The last part of the roundtable discussion turned toward future course design plans. Wilczewski noted that he wished to fine-tune an envisioned course on everyday life in modern Poland but was still working to find adequate materials in English for such a class, especially on the period before the nineteenth and twentieth centuries. Moskalets was especially interested in incorporating architectural study and visits to historic sites in Galicia into her future courses in Lviv. Cain and Maisch highlighted an interest in future collaborative, transnational courses but also noted that they needed to work out certain funding challenges and issues with cross-university coordination. Maisch also expressed a desire to once again attend the Bruno Schulz festival in Drohobych with future students, which he has not been able to do since the full-scale Russian invasion of Ukraine commenced in 2022. All of the speakers at the roundtable expressed a desire to further exchange pedagogical techniques with their co-participants.

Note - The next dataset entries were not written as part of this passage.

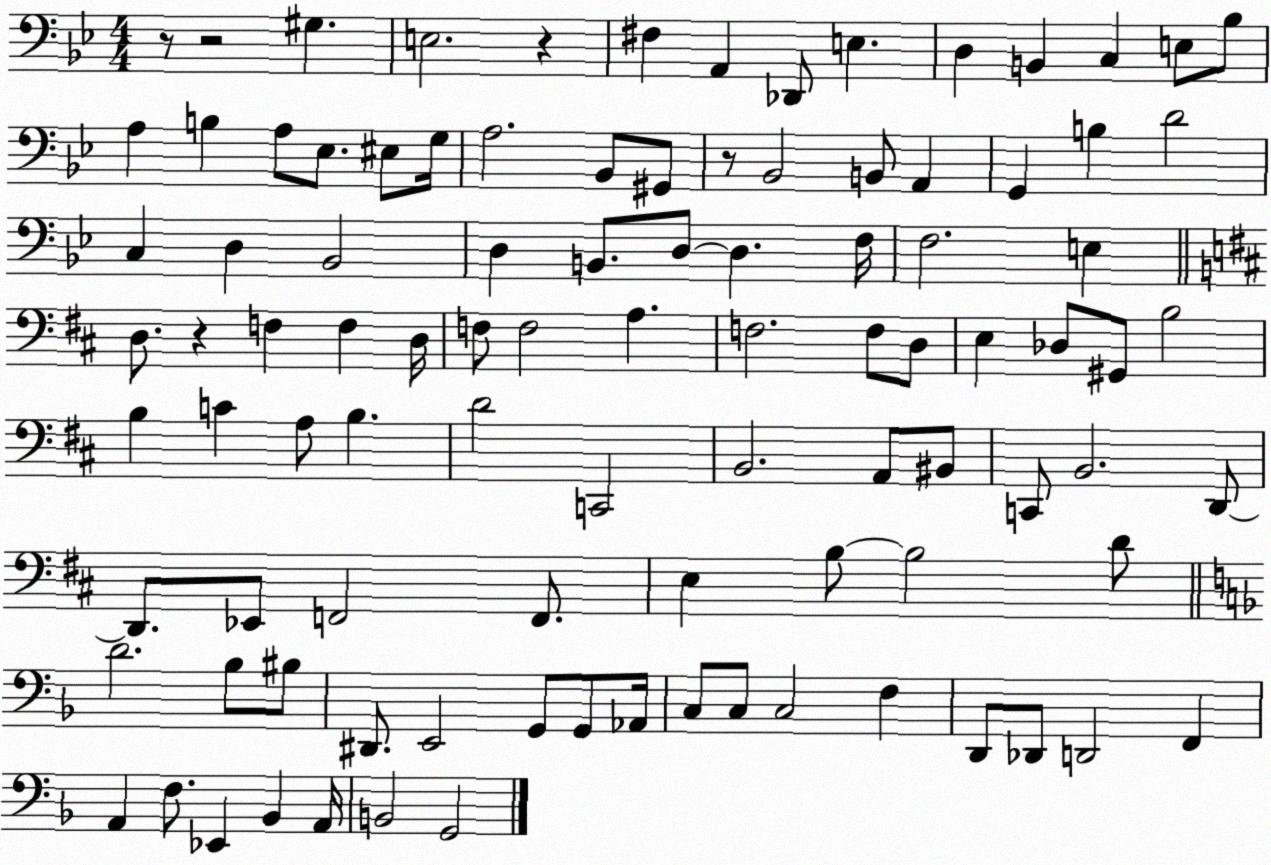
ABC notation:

X:1
T:Untitled
M:4/4
L:1/4
K:Bb
z/2 z2 ^G, E,2 z ^F, A,, _D,,/2 E, D, B,, C, E,/2 _B,/2 A, B, A,/2 _E,/2 ^E,/2 G,/4 A,2 _B,,/2 ^G,,/2 z/2 _B,,2 B,,/2 A,, G,, B, D2 C, D, _B,,2 D, B,,/2 D,/2 D, F,/4 F,2 E, D,/2 z F, F, D,/4 F,/2 F,2 A, F,2 F,/2 D,/2 E, _D,/2 ^G,,/2 B,2 B, C A,/2 B, D2 C,,2 B,,2 A,,/2 ^B,,/2 C,,/2 B,,2 D,,/2 D,,/2 _E,,/2 F,,2 F,,/2 E, B,/2 B,2 D/2 D2 _B,/2 ^B,/2 ^D,,/2 E,,2 G,,/2 G,,/2 _A,,/4 C,/2 C,/2 C,2 F, D,,/2 _D,,/2 D,,2 F,, A,, F,/2 _E,, _B,, A,,/4 B,,2 G,,2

The productive exchange of ideas that emerged during the roundtable discussions pointed toward the fruitfulness of organizing regular teaching events in the future. New syllabi and innovative pedagogical techniques are often shared among academics at a much lower rate than published scholarly works, so teaching roundtables can serve as a crucial forum for discussions about instruction and course design. As the participants in the roundtable also underscored, their experiences teaching these courses complemented their own research pursuits and conceptualization of pertinent historiography. More broadly, teaching roundtables can play a crucial role in stimulating dialogue about shifting scholarly frameworks of analysis, the absorption of newer academic literature into various disciplinary fields, and the structuring of productive intellectual debate.

Nikolas Weyland is a History PhD candidate at Harvard University. His dissertation investigates the sociopolitical activities of Polish-speaking migrants and their descendants in the German Ruhr region between the late-nineteenth and mid-twentieth centuries while especially focusing on the treatment of these “Ruhrpolen” by German state officials, companies, and sociologists.